Description of the task:
Duplicate the rows below verbatim, starting with the line that contains "How far from the camera has" and continuing through the final row.

[Dataset excerpt]
------------------------------

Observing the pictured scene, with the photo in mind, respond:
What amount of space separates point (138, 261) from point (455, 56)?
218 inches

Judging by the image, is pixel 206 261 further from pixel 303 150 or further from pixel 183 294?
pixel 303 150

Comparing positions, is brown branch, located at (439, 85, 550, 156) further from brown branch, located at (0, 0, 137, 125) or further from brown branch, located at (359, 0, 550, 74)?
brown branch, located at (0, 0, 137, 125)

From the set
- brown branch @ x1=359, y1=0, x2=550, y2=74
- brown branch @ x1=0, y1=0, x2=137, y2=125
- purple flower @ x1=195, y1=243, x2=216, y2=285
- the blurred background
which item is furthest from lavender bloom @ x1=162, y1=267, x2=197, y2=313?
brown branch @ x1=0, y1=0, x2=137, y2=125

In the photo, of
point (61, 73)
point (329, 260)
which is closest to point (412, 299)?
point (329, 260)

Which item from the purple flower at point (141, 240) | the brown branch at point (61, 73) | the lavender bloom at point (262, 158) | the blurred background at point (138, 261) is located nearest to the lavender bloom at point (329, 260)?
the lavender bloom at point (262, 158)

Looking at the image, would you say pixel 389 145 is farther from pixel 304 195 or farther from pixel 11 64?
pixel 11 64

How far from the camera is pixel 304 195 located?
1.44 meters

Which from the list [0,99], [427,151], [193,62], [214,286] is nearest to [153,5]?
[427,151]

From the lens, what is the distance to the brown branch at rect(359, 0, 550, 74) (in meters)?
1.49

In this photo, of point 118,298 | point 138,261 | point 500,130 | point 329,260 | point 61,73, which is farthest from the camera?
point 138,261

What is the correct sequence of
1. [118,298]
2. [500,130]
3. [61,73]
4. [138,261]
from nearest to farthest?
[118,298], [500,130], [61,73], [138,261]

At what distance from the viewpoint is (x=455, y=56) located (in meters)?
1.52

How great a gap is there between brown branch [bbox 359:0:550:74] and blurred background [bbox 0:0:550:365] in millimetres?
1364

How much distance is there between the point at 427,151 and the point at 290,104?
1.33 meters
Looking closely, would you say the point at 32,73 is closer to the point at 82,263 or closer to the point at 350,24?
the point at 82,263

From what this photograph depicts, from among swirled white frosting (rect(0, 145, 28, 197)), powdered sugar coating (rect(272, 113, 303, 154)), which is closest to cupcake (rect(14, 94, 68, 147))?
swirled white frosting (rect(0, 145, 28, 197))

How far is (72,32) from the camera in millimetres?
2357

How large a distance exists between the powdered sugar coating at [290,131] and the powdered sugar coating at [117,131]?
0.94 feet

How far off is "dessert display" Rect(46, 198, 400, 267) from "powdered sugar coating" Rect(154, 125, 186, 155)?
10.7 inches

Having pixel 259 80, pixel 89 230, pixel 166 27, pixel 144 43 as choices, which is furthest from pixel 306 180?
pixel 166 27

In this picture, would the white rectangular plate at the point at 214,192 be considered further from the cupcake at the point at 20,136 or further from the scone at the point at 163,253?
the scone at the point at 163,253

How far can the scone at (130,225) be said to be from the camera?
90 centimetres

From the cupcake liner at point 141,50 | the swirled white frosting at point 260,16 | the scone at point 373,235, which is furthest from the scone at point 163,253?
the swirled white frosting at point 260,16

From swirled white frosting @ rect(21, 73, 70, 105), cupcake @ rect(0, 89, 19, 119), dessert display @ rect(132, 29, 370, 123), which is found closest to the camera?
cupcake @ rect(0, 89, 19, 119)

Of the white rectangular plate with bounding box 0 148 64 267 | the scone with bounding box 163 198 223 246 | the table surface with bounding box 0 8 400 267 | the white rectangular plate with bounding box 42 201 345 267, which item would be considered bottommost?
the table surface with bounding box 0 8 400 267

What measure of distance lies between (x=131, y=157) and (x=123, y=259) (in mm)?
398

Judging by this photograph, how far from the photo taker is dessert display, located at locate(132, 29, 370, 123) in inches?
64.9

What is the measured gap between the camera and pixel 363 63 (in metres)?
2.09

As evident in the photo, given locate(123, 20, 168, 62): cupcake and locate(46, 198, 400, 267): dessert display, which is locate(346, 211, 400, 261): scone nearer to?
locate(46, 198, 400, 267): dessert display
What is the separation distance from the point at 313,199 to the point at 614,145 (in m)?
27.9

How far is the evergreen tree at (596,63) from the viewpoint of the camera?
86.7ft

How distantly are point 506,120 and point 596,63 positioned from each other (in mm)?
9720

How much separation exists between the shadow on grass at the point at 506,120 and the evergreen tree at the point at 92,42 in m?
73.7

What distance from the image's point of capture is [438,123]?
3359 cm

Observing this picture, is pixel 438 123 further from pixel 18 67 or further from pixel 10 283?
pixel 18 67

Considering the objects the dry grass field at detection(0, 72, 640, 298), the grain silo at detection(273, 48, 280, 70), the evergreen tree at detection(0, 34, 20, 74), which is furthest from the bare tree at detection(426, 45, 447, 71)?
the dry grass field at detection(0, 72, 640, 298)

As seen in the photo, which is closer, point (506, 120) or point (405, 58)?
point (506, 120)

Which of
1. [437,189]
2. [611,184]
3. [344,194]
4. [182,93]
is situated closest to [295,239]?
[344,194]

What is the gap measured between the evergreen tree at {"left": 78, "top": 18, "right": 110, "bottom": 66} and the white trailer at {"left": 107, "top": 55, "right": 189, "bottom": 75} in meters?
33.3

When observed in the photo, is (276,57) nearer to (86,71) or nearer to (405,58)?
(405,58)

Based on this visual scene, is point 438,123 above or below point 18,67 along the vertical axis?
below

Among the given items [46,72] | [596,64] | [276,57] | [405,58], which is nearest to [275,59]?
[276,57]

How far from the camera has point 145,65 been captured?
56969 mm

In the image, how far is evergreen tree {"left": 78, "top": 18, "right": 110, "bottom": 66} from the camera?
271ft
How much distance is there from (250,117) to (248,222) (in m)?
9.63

------------------------------

Exercise response:
How far from the camera has point 145,65 been captured?
56969 mm

In the image, how far is evergreen tree {"left": 78, "top": 18, "right": 110, "bottom": 66} from the camera?
271ft
How much distance is there from (250,117) to (248,222) (in m)?
9.63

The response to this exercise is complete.